* _Source extract_:
As already noted, inventio refers to the process of locating arguments.
When students are asked to locate an argument in the Challenger example
they generally begin by stating that the shuttle should not launch due
to the cold weather. Of course this is true but inventio is the process
of uncovering all of the necessary arguments that must be made to reach
the desired result. Why will the rocket boosters explode? It is because
the seals will fail. Is there a direct correlation between temperature
and seal failure? Yes, but an argument will need to be made to show why.
Eventually this questioning process reveals the substantive arguments
necessary to build a case against the launch.
Inventio can often yield a complicated network of ideas and proposed arguments
but not any structure. The second canon, dispositio, deals with arrangement
and organization. "Once the ideas or arguments are discovered there
remains the problem of selecting, marshalling, and organizing them with
a view to effecting the end of discourse" (Corbett and Connors 20).
This process also gets a great deal of attention throughout the engineering
texts. Anderson has developed what he terms "superstructures"
for all of the documents proposed in his text including oral presentations.
For example, the Challenger presentation could be organized into categories
such as criteria, method, alternatives, evaluation and recommendation.
Even seemingly lesser communication tasks have recommended formats. For
instance, a progress report submitted to a manager could contain information
organized via an introduction, sections on past and future work, as well
as conclusions and recommendations. All of these sections are tied to
questions that engineers will have to answer or argue. "Is your work
progressing as planned?", "What progress do you expect?"

* _Exercise_:
Please answer from the passage on rhetorical canons: what does the second canon, dispositio, deal with?

* _Data shown_:
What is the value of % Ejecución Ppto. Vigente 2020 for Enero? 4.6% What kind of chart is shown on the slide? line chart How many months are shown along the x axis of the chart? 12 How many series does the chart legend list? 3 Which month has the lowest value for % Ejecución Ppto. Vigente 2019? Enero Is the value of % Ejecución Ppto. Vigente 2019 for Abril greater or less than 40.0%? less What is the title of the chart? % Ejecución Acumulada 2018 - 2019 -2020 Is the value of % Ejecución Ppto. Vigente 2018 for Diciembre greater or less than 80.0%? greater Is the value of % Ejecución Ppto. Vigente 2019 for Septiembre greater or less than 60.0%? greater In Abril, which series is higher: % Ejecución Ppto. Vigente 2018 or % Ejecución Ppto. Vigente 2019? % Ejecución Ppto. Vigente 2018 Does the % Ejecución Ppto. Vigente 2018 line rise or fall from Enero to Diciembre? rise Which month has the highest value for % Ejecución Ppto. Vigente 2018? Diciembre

* _Exercise solution_:
Arrangement and organization.